Sunday, March 31, 2013

Sometimes You Have To Stop Writing To Become A Better Writer

A few weeks ago it became painfully obvious to me that Book #2 was not going to be out in April, as I'd told some people. It wasn't even going to be out in May. I had 25% of it done and I was determined that I could force the rest out maybe by June. I'd forced the first book out when I got stuck. I could do the same here.

Then one late Friday night I finished writing a scene that takes place at our heroine's place of employment  Markison Industries. I re-read it and discovered two things to my horror:

#1  Marlene had squeaked.
#2  Alex had whined.

Ok. Marlene does not squeak. She squeals, barks, grumbles and squawks. She does not squeak. Lyssa squeaks. And Alex most certainly does not whine! The man is a dark, quiet hunk. He might humbly beg (especially for his lover) but he never, ever whines. Why was this not working this time? It'd been easy and almost effortless to write the first book and push through the brain-blockages. 

I decided I needed to stop writing. My brain was fried and my characters were suffering for it. I was miserable and frustrated. Not just with my writing, but everything. Myself, my job, my life. I didn't have those problems (not to this extreme) the first time. That was the difference. So I threw the deadline out the window and decided I would write it when I was ready.

A couple nights later I was flipping through TV channels while in bed and happened upon an infomercial for one of those psychotic workout videos. I got sucked in and before you know it I decided I would do it. Why? Because I'm fat, ugly and miserable. Why not?

I researched the various psychotic videos on the market and picked TapouT XT. It's an MMA (Mixed Martial Arts) based workout. I'd always liked kickboxing and the idea that I could kick someone's ass if I had to. Reviewers said it was similar to the others but was safer on the knees. I already have an extra 100 pounds against me here so why make it worse.

The next Saturday I decided to begin.

I won't delve into the details of the workout. I've blogged all about it. If you're interested in reading the comical trials and tribulations of a fat girl trying to do a workout that is very-much NOT designed for fat people, start here.  DAY ONE.

I'm nine days into the workout and I have to say that it's probably the smartest thing I've ever done. I feel so much better already. I have a long way to go, I know this, but it's made me happier and that's all that's important right now. It's lifted the miserableness away and made my mind more peaceful. I have at least five times more energy than I used to. I used to dread getting out of my chair. Now I don't think twice about it. Yeah, I was that lazy and unhealthy.

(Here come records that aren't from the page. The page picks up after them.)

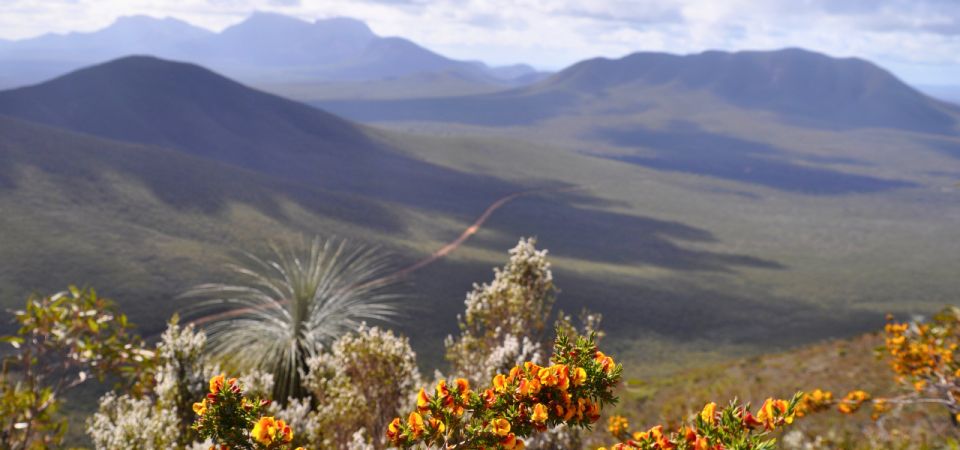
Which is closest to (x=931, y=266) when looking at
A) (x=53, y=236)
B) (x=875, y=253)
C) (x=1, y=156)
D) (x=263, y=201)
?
(x=875, y=253)

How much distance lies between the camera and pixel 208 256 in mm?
33500

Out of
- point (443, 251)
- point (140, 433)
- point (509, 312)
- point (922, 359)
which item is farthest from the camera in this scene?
point (443, 251)

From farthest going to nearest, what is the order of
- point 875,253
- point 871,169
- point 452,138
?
point 871,169 → point 452,138 → point 875,253

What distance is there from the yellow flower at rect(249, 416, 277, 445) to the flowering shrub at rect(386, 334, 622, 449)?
461 mm

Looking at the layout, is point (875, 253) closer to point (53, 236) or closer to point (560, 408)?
point (53, 236)

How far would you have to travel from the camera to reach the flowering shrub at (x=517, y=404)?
9.42 ft

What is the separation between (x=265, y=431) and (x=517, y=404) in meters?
1.04

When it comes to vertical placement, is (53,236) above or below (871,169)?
below

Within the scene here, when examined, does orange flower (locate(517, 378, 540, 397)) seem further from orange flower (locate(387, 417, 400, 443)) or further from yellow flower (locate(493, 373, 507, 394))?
orange flower (locate(387, 417, 400, 443))

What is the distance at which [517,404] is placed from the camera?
2.99 m

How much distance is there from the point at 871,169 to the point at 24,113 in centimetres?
12150

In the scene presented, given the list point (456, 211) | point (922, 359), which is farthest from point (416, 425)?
point (456, 211)

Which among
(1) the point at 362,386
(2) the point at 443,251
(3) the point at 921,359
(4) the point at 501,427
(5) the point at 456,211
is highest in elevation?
(4) the point at 501,427

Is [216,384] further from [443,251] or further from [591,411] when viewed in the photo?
[443,251]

In a couple weeks I will probably start writing again. After the newness of my workout wears off. When the new routine becomes just a routine. When the exercising becomes a habit. When I can afford to let my focus  shift to other things without worrying about losing myself again. Then I will go back to Markison Industries and back to the amazing story that's waiting to unfold. I already know it. I just have to tell it.

Sometimes you have to stop writing to become a better writer.